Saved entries

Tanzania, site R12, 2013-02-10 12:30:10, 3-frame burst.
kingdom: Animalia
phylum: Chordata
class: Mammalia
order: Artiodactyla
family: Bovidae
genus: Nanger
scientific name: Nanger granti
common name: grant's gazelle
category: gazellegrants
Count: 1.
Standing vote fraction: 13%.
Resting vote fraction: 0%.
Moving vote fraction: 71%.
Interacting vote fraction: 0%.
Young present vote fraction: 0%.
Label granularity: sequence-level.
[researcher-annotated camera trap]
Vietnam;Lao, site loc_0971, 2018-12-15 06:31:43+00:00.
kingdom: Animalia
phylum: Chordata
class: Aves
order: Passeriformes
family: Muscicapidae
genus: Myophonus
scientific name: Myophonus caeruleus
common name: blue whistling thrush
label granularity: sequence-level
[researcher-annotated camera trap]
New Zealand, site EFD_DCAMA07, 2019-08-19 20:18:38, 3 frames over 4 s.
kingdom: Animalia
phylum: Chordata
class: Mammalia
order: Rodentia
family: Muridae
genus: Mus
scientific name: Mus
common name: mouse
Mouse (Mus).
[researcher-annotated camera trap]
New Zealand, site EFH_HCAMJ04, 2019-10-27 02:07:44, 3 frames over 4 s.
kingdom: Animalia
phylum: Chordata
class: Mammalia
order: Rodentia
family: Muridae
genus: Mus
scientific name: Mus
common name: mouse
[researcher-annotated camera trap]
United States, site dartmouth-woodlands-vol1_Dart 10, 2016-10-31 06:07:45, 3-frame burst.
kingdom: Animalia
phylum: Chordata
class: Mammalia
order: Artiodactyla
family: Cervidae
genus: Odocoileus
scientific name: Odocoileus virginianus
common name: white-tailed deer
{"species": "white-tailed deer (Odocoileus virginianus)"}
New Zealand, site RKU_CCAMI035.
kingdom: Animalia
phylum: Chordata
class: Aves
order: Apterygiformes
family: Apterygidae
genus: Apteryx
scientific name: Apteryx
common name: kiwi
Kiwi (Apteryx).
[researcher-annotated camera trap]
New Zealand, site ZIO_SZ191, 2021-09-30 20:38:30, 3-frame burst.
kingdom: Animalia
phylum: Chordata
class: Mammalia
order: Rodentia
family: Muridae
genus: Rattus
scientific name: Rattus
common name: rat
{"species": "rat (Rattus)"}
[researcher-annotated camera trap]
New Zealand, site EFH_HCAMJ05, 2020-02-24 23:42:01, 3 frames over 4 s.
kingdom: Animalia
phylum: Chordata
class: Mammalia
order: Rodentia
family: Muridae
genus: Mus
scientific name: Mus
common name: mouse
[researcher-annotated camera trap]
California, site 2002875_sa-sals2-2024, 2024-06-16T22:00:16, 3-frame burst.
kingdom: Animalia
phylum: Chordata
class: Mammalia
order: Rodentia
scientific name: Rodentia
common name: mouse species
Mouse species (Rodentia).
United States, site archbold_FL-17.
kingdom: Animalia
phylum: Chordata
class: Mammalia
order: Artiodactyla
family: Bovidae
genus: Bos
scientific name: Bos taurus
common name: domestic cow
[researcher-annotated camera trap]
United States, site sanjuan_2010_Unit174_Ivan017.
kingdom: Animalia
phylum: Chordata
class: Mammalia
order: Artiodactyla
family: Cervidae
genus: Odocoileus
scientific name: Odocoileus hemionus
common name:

_TASK INSTRUCTIONS_:
Retyping every line above exactly is all that is needed.

_SOLUTION TO THIS PROBLEM_:
Tanzania, site R12, 2013-02-10 12:30:10, 3-frame burst.
kingdom: Animalia
phylum: Chordata
class: Mammalia
order: Artiodactyla
family: Bovidae
genus: Nanger
scientific name: Nanger granti
common name: grant's gazelle
category: gazellegrants
Count: 1.
Standing vote fraction: 13%.
Resting vote fraction: 0%.
Moving vote fraction: 71%.
Interacting vote fraction: 0%.
Young present vote fraction: 0%.
Label granularity: sequence-level.
[researcher-annotated camera trap]
Vietnam;Lao, site loc_0971, 2018-12-15 06:31:43+00:00.
kingdom: Animalia
phylum: Chordata
class: Aves
order: Passeriformes
family: Muscicapidae
genus: Myophonus
scientific name: Myophonus caeruleus
common name: blue whistling thrush
label granularity: sequence-level
[researcher-annotated camera trap]
New Zealand, site EFD_DCAMA07, 2019-08-19 20:18:38, 3 frames over 4 s.
kingdom: Animalia
phylum: Chordata
class: Mammalia
order: Rodentia
family: Muridae
genus: Mus
scientific name: Mus
common name: mouse
Mouse (Mus).
[researcher-annotated camera trap]
New Zealand, site EFH_HCAMJ04, 2019-10-27 02:07:44, 3 frames over 4 s.
kingdom: Animalia
phylum: Chordata
class: Mammalia
order: Rodentia
family: Muridae
genus: Mus
scientific name: Mus
common name: mouse
[researcher-annotated camera trap]
United States, site dartmouth-woodlands-vol1_Dart 10, 2016-10-31 06:07:45, 3-frame burst.
kingdom: Animalia
phylum: Chordata
class: Mammalia
order: Artiodactyla
family: Cervidae
genus: Odocoileus
scientific name: Odocoileus virginianus
common name: white-tailed deer
{"species": "white-tailed deer (Odocoileus virginianus)"}
New Zealand, site RKU_CCAMI035.
kingdom: Animalia
phylum: Chordata
class: Aves
order: Apterygiformes
family: Apterygidae
genus: Apteryx
scientific name: Apteryx
common name: kiwi
Kiwi (Apteryx).
[researcher-annotated camera trap]
New Zealand, site ZIO_SZ191, 2021-09-30 20:38:30, 3-frame burst.
kingdom: Animalia
phylum: Chordata
class: Mammalia
order: Rodentia
family: Muridae
genus: Rattus
scientific name: Rattus
common name: rat
{"species": "rat (Rattus)"}
[researcher-annotated camera trap]
New Zealand, site EFH_HCAMJ05, 2020-02-24 23:42:01, 3 frames over 4 s.
kingdom: Animalia
phylum: Chordata
class: Mammalia
order: Rodentia
family: Muridae
genus: Mus
scientific name: Mus
common name: mouse
[researcher-annotated camera trap]
California, site 2002875_sa-sals2-2024, 2024-06-16T22:00:16, 3-frame burst.
kingdom: Animalia
phylum: Chordata
class: Mammalia
order: Rodentia
scientific name: Rodentia
common name: mouse species
Mouse species (Rodentia).
United States, site archbold_FL-17.
kingdom: Animalia
phylum: Chordata
class: Mammalia
order: Artiodactyla
family: Bovidae
genus: Bos
scientific name: Bos taurus
common name: domestic cow
[researcher-annotated camera trap]
United States, site sanjuan_2010_Unit174_Ivan017.
kingdom: Animalia
phylum: Chordata
class: Mammalia
order: Artiodactyla
family: Cervidae
genus: Odocoileus
scientific name: Odocoileus hemionus
common name:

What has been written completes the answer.